Visual artist Ann Chamberlain collaborated with the patients, families, and staff of the Comprehensive Cancer Center (now The Carol Franc Buck Breast Care Center) at the University of California, San Francisco/Mount Zion Medical Center to create a beautiful, contemplative garden within a bustling medical environment. At the project’s outset, Chamberlain, a cancer survivor, wrote: “We believe there is value and meaning to creating sites of solace and renewal for everyone who lives and passes through the surrounding urban environment. This is particularly true for those in a hospital setting who are undergoing health crises.”

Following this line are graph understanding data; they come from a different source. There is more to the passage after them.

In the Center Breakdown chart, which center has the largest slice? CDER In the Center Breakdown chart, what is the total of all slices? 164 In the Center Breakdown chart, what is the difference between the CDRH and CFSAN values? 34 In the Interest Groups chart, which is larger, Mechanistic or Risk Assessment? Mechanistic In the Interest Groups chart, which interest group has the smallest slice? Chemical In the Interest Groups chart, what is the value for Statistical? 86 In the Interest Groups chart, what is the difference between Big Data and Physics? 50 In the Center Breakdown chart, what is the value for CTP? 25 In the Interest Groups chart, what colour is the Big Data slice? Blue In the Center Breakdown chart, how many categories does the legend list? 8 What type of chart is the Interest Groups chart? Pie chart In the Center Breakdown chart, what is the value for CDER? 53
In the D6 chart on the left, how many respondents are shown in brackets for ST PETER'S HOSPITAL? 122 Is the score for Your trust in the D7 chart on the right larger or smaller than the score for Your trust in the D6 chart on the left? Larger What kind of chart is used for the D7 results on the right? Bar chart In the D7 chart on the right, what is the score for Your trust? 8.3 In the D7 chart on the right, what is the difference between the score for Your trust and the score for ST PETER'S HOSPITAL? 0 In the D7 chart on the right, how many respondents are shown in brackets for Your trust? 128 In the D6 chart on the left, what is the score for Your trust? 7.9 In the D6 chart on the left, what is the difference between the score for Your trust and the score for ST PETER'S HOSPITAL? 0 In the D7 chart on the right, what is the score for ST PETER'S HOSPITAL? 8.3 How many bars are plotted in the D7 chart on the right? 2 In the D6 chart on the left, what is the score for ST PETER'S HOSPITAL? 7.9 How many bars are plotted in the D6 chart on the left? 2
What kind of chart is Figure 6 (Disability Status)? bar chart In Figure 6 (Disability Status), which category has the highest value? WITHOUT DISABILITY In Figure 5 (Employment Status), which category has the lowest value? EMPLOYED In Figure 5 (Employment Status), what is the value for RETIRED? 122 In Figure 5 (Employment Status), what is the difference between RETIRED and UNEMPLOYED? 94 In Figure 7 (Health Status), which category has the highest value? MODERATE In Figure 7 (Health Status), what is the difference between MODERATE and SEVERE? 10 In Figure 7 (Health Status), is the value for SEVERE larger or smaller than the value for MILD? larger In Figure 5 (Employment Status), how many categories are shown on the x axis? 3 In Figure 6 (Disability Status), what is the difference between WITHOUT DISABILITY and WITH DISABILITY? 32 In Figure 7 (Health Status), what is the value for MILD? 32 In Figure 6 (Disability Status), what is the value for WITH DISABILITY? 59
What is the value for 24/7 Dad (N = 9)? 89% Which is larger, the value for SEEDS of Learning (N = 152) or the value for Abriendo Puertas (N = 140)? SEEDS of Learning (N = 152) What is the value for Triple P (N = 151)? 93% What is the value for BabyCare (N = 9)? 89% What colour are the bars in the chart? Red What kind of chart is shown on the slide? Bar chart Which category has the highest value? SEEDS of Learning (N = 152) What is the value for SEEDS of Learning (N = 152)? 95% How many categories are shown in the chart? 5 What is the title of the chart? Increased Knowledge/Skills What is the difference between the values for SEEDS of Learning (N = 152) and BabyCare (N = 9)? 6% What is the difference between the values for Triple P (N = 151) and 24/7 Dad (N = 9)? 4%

Chamberlain’s closest partner among the hospital participants was Dr. Laura Esserman, who had been her surgeon. She also worked closely with landscape architect Katsy Swan and ceramists Kenyon Lewis, Martha Heavenston, and Cenri Nojima. Over the course of five years, hundreds of people–hospital staff, patients, and family members–contributed and responded to design ideas, planted seeds and plants, recorded their cancer stories, and contributed to a striking, tile-lined hallway leading and adjacent to the garden site.
The original plan would have led to a completed garden in spring 1996. However, UCSF/Mount Zion Medical Center received major funding for construction that year, interrupting the garden’s development. However, the initial work on the “Healing Garden” influenced the building’s redesign and the garden—once an abandoned concrete courtyard—become the building’s centerpiece.
Lead artist Ann Chamberlain brought to the project extensive experience with public art commissions, the design and use of public spaces, cross-cultural expressions of storytelling and its power, and experience working with society’s “unheard”—those disadvantaged by poverty, homelessness, crime, and chemical dependencies.
The mission of UCSF/Mount Zion Medical Center is to provide the very highest quality medical research, patient care, and physician-scientist training to the Northern California region and beyond.